During a visit to the Holy Land, George Bernard Shaw picked up two pebbles from the threshold of the Church of the Nativity in Bethlehem; he describes them as chips in the limestone rock which certainly existed when the feet of Jesus pattered about on it and the feet of Mary pursued him. Upon his return to England, Shaw presented the pebbles to Dame Laurentia McLachlan with these words: "I picked up two little stones: one to be thrown blindfold among the others in Stanbrook garden so there may always be a stone from Bethlehem there, though nobody will know which it is and be tempted to steal it, and the other for your own self."
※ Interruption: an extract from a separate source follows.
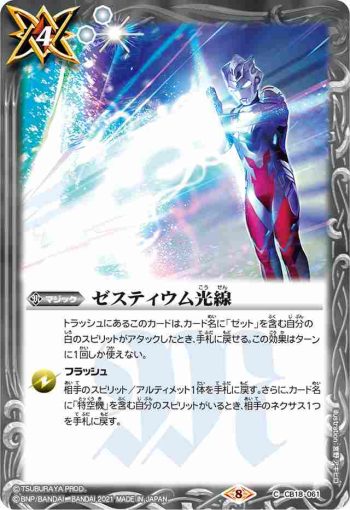 CB18-061 C ゼスティウム光線(CB18收錄/2021年度版)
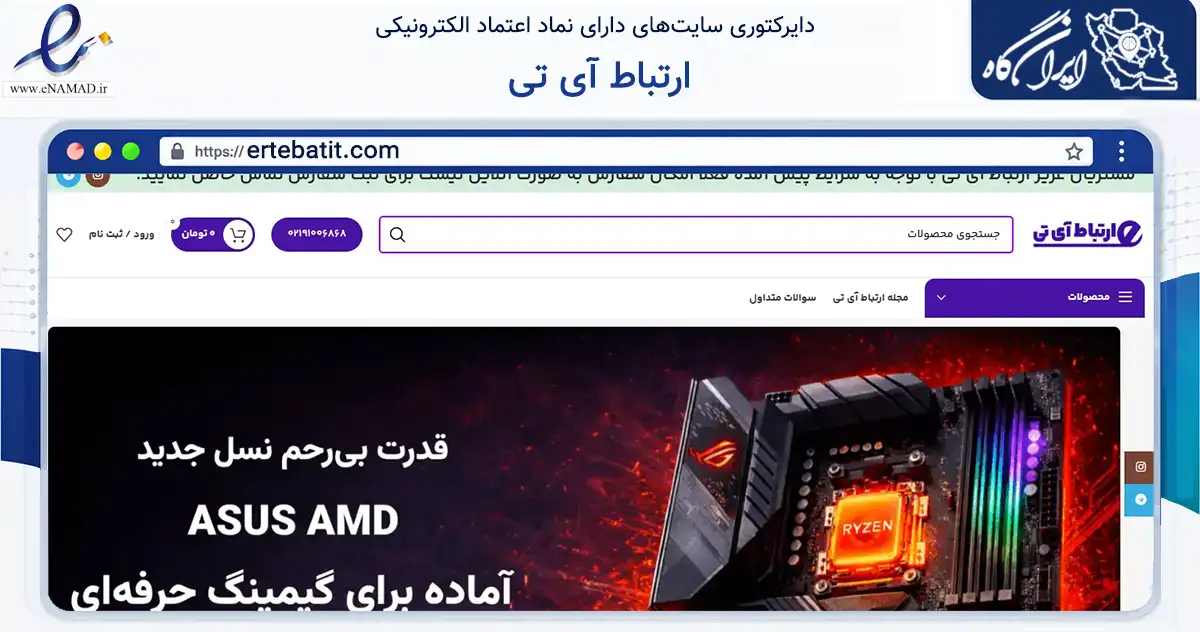 صفحه اصلی سایت ارتباط آی تی به نشانی ertebatit.com که در زمینه تجارت، بازرگانی و تبلیغات با مرکزیت تهران فعالیت دارد.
This drama, adapted from a play by Hugh Whitemore and directed by Alvin Rakoff, is a convincing portrait of how friendship can spiritually enrich one's life. The performances are top-drawer, and the language and dialogue luxurious. At one point, the Abbess says: “What a mystery friendship is and how strangely and delightfully one's friends differ one from the other. Some we have to carry. Others carry us. The perfect friend to my mind is one who believes in you from the start and never requires explanations and assurances. True friendship is one of the subtle and beautiful forces that glorify life."